Казалось бы, такого рода литература, показывающая, что наша жизнь управляется более примитивными началами, чем нам хотелось бы думать, не должна была понравиться публике – кому охота докапываться до навоза, на котором растут ласкающие наш взор цветы. Но Толстой не только понравился, а буквально завладел умами и сердцами миллионов. А в конце XIX века во Франции появился писатель если не такого же масштаба, то такого же направления, еще один представитель третьей стадии развития словесности – Мопассан. Начиная с первой своей вещи – «Пышка», он в большинстве своих рассказов разоблачает низменную мотивацию поступков, маскируемую добрыми побуждениями. Мопассан в своем разоблачении еще более жесток, чем Толстой, но, несмотря на это, он тоже имел колоссальный успех. Кстати, Толстой высоко ценил Мопассана и написал о нем отдельно статью. В чем же причина этого успеха?
Отчасти она объясняется тем, что каждый читатель относит критику людской природы не к себе, а к окружающим, а убеждать себя в том, что окружающие плохие, приятно, так как ты сам по контрасту оказываешься хорошим. Но есть и более серьезная причина. Литература этого типа вызывает в нашей душе уникальное чувство прикосновения к неприукрашенной, обнаженной правде жизни, правде до конца, к онтологической основе нашего бытия, а это дороже всякой эстетики. Такая литература представляет человека не ангелом и не демоном, а таким, какой он есть, и читатель поневоле соглашается с автором (да, человек таков), и в акте согласия происходит его приобщение к космическому миропорядку, настолько иногда ощутимое, что он останавливает чтение и несколько секунд сидит в состоянии какого-то странного волнения. И чаще всех и вернее всех писателей доставляет нам это волнение Лев Толстой.

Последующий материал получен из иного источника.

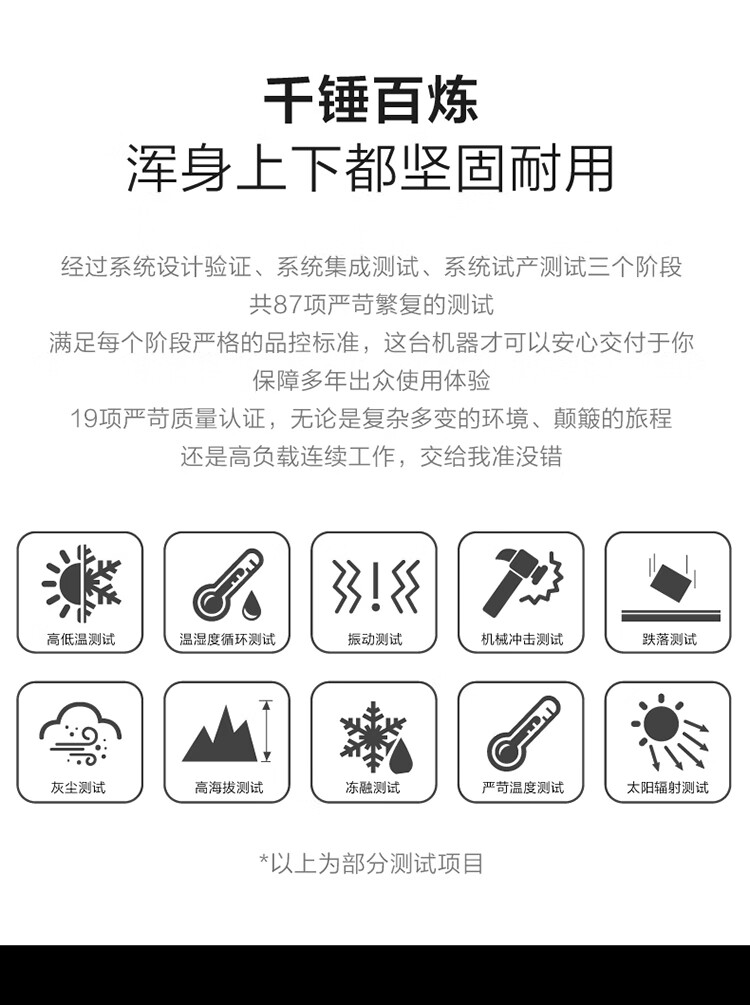 千锤百炼
浑身上下都坚固耐用

经过系统设计验证、系统集成测试、系统试产测试三个阶段
共87项严苛繁复的测试
满足每个阶段严格的品控标准，这台机器才可以安心交付于你
保障多年出众使用体验
19项严苛质量认证，无论是复杂多变的环境、颠簸的旅程
还是高负载连续工作，交给我准没错

高低温测试

温湿度循环测试

振动测试

机械冲击测试

跌落测试

灰尘测试

高海拔测试

冻融测试

严苛温度测试

太阳辐射测试

*以上为部分测试项目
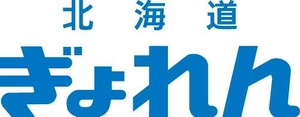 北海道
ぎょれん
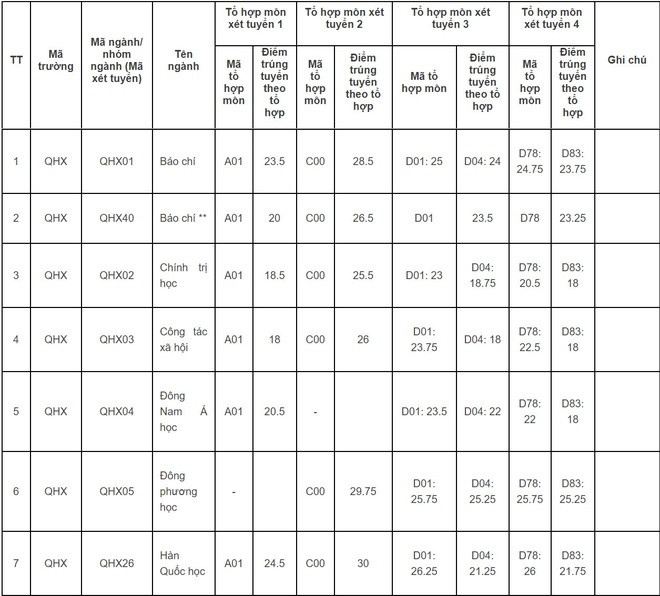 | TT | Mã trường | Mã ngành/ nhóm ngành (Mã xét tuyển) | Tên ngành | Tổ hợp môn xét tuyển 1 | | Tổ hợp môn xét tuyển 2 | | Tổ hợp môn xét tuyển 3 | | Tổ hợp môn xét tuyển 4 | | Ghi chú |
|---|---|---|---|---|---|---|---|---|---|---|---|---|
| | | | | Mã tổ hợp môn | Điểm trúng tuyển theo tổ hợp | Mã tổ hợp môn | Điểm trúng tuyển theo tổ hợp | Mã tổ hợp môn | Điểm trúng tuyển theo tổ hợp | Mã tổ hợp môn | Điểm trúng tuyển theo tổ hợp | |
| 1 | QHX | QHX01 | Báo chí | A01 | 23.5 | C00 | 28.5 | D01: 25 | D04: 24 | D78: 24.75 | D83: 23.75 | |
| 2 | QHX | QHX40 | Báo chí ** | A01 | 20 | C00 | 26.5 | D01 | 23.5 | D78 | 23.25 | |
| 3 | QHX | QHX02 | Chính trị học | A01 | 18.5 | C00 | 25.5 | D01: 23 | D04: 18.75 | D78: 20.5 | D83: 18 | |
| 4 | QHX | QHX03 | Công tác xã hội | A01 | 18 | C00 | 26 | D01: 23.75 | D04: 18 | D78: 22.5 | D83: 18 | |
| 5 | QHX | QHX04 | Đông Nam Á học | A01 | 20.5 | - | | D01: 23.5 | D04: 22 | D78: 22 | D83: 18 | |
| 6 | QHX | QHX05 | Đông phương học | - | | C00 | 29.75 | D01: 25.75 | D04: 25.25 | D78: 25.75 | D83: 25.25 | |
| 7 | QHX | QHX26 | Hàn Quốc học | A01 | 24.5 | C00 | 30 | D01: 26.25 | D04: 21.25 | D78: 26 | D83: 21.75 | |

Но вот незадача: помимо приобщения к правде жизни, Толстой иногда вводит нас в область довольно нудных рассуждений, не только не покоряющих своей правдивостью, но и просто неубедительных. Это происходит в тех случаях, когда он от описания гениально чувствуемого им хода жизни переходит к попыткам объяснить нам смысл жизни. И тут он неизменно терпит провал. А потребность понять смысл человеческого существования была у Толстого так велика, что свои неубедительные раздумья на эту тему он вставлял даже в наиболее совершенные художественные произведения. В «Войне и мире» это «Эпилог», в «Анне Карениной» – философские размышления Левина, в «Крейцеровой сонате» – послесловие. Что же касается «Воскресения», то там этих раздумий так много, что весь роман в целом нельзя назвать совершенным, хотя поразительные по художественной силе места имеются и в нем (например, описание чувств молодого Нехлюдова во время ледохода).
Эта ложка дегтя в бочке меда, каковой является для нас творчество Толстого, – не вина его, а беда. Чтобы простить человека, надо его понять, а чтобы его понять, надо его любить. Кто любит Толстого, для того его дилетантское учительство есть трагедия великой личности – трагедия мучительная, но оказавшаяся для него совершенно неизбежной. Она явилась закономерным результатом трех особенностей душевного устроения Толстого: повышенной чувствительности к мысли о неотвратимой смерти, доходящей до приступов страха («Арзамасская тоска»); наследственной гордыни аристократа, подхлестнутой всемирной славой, и, как ни странно, гениально верным пониманием эмпирической жизни – достоинством, которое вне сферы своего применения обратилось в недостаток.
Тема смерти у Толстого проходит сквозной нитью через все его творчество. Ей специально посвящены рассказы «Три смерти», «Люцерн» и «Смерть Ивана Ильича». Описание смерти занимает центральное место в «Севастопольских рассказах». В «Войне и мире» князь Андрей умирает дважды, в «Анне Карениной» долго умирает Николай Левин, и это едва ли не лучшие страницы великих романов. И такой гипертрофированный интерес к смерти вызван у Толстого не только его врожденным страхом перед нею, но и переполнявшей его влюбленностью в жизнь, которую он чувствовал всеми изгибами своего «я» и понимал, как никто другой. Он ценил свое понимание жизни, считал, что здесь он первый в мире, и это служило для него основой самоутверждения, в котором он, как гордый человек, очень нуждался. Но ему было ясно, что понять жизнь до конца может только тот, кто разгадает ее тайну – то, что она всегда кончается, то есть поймет смерть. Вот он и напрягался все время, чтобы ее понять, измучил и себя и своих читателей этим напряжением, но так и не понял. Иначе не могло и быть. Толстой не был способен понять смерть потому, что был очень уж способен понимать жизнь. Весь его познавательный аппарат был идеально настроен на то, что происходит до смерти, потому что для предвидения того, что начинается после нее, он оказался совершенно непригодным. Ведь там все устроено по-иному.